▶ [Text to read]:
From: Rob Landley <rob@landley.net>
To: cotulla@yandex.ua
Cc: linux-hexagon@vger.kernel.org
Subject: Re: [DISCUSSION] Hexagon code inside kernel
Date: Fri, 22 Feb 2013 22:24:30 -0600 [thread overview]
Message-ID: <1361593470.29465.17@driftwood> (raw)
In-Reply-To: <1163031361018389@web26d.yandex.ru> (from cotulla@yandex.ua on Sat Feb 16 06:39:49 2013)
On 02/16/2013 06:39:49 AM, cotulla@yandex.ua wrote:
> Hi,
>
> > For the qdsp6v3 the effective clock rate was 300MHz per core, so
> yes.
> > It might be even slower for v2, not sure. (the chip clock rate is
> 1.8
> > GHz, there are 6 interleaved cores, so 1.8/6 = 300 The power
> savings
> > are not from the clock rate, but from the tiny transistor count.
> The
> > performance efficiency is from keeping all of those transistors
> > constantly wiggling, which is what the interleaved pipeline does.)
>
> Hm, I thought the maximum clock rate is 595.2 Mhz?
> Or 1.8 is another clock?
> But by changing this clock rate I can get different Q6 performance.

▶ [Challenge 1]: According to the email, how many interleaved cores does the chip have?
▶ [Challenge 2]: Copy word for word everything in the email from "From: Rob Landley" down to "16 06:39:49 2013)".
The data after this point is separate material, unrelated to the email.

▶ [Material provided]:
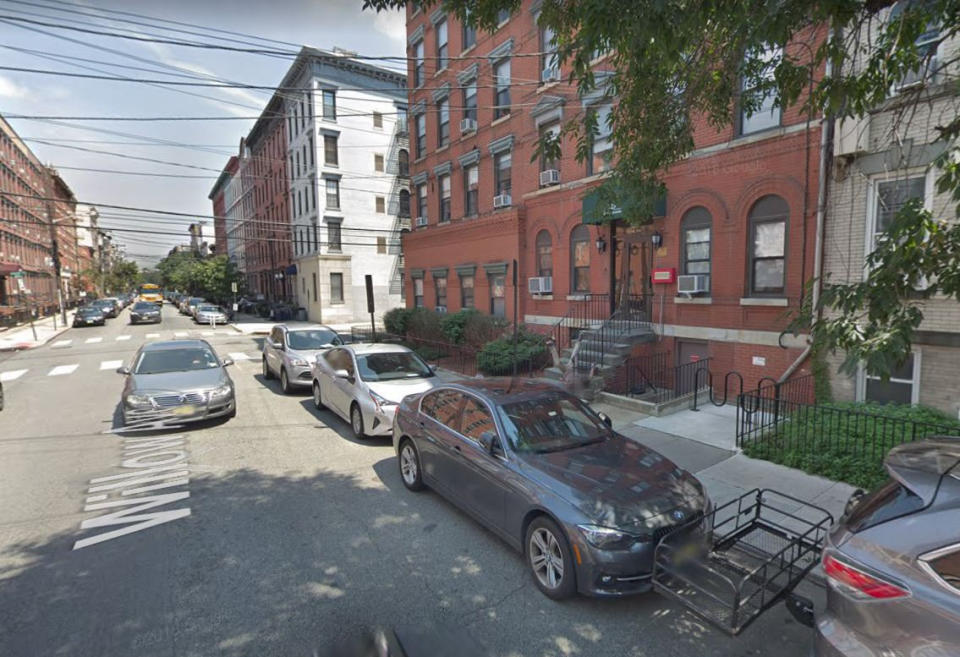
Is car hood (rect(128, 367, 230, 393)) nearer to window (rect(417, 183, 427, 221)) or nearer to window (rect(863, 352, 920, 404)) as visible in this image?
window (rect(863, 352, 920, 404))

▶ [Exercise output 1]: Six.

▶ [Exercise output 2]:
From: Rob Landley <rob@landley.net>
To: cotulla@yandex.ua
Cc: linux-hexagon@vger.kernel.org
Subject: Re: [DISCUSSION] Hexagon code inside kernel
Date: Fri, 22 Feb 2013 22:24:30 -0600 [thread overview]
Message-ID: <1361593470.29465.17@driftwood> (raw)
In-Reply-To: <1163031361018389@web26d.yandex.ru> (from cotulla@yandex.ua on Sat Feb 16 06:39:49 2013)